## Start Data listing

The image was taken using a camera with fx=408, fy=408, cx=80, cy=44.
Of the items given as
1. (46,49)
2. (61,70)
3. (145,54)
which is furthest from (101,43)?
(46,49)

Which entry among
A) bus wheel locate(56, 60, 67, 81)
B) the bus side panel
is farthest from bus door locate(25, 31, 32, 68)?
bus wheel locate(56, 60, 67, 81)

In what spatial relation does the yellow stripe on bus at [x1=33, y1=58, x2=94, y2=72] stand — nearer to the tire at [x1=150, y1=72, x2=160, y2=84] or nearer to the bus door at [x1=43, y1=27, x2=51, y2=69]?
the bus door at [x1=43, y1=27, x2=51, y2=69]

## End Data listing
## Start Data listing

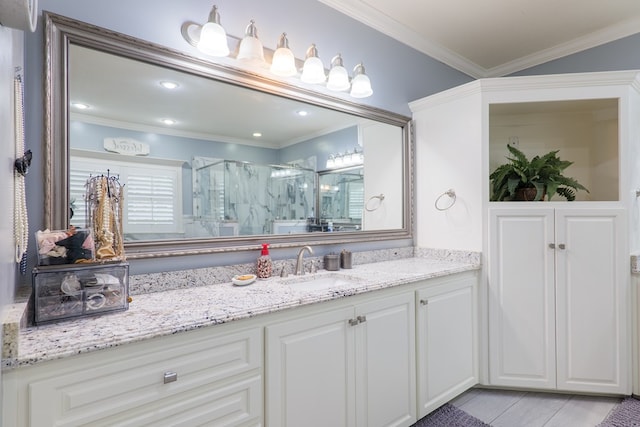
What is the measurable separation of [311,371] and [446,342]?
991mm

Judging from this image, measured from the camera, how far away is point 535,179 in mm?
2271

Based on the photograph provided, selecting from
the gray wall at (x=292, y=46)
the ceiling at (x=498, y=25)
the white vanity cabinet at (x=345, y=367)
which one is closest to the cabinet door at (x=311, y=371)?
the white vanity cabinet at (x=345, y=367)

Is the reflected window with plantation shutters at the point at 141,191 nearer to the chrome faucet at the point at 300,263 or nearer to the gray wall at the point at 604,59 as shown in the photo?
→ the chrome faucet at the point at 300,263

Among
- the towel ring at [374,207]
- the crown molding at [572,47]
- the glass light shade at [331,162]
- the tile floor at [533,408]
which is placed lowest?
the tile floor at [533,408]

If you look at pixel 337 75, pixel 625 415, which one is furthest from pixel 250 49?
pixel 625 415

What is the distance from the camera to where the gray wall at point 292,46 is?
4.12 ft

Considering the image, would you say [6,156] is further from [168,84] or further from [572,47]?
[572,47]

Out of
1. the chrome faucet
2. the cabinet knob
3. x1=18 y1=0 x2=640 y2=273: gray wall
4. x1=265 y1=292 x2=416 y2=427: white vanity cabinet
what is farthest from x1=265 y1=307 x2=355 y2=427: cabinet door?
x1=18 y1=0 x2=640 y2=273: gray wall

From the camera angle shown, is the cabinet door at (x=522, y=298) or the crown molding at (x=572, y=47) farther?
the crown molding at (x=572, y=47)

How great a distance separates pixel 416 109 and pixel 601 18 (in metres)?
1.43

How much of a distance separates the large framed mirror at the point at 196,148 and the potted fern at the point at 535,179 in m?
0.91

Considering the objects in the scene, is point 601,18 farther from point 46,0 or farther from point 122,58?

## End Data listing
## Start Data listing

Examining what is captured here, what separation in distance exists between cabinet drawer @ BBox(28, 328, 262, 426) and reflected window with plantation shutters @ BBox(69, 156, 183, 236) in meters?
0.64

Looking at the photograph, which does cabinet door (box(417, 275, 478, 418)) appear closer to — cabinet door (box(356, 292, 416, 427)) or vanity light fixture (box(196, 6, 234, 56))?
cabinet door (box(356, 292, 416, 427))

## End Data listing

Exercise description: Copy the listing above word for word, beginning at the line that contains "How great a" and stopping after the line that contains "Considering the objects".

Problem solution:
How great a distance separates pixel 416 109 and pixel 601 18 (in metres)?
1.43

How much of a distance separates the large framed mirror at the point at 196,148 and the potted fern at the point at 535,179 in m?
0.91

Considering the objects in the scene, is point 601,18 farther from point 46,0 or farther from point 122,58?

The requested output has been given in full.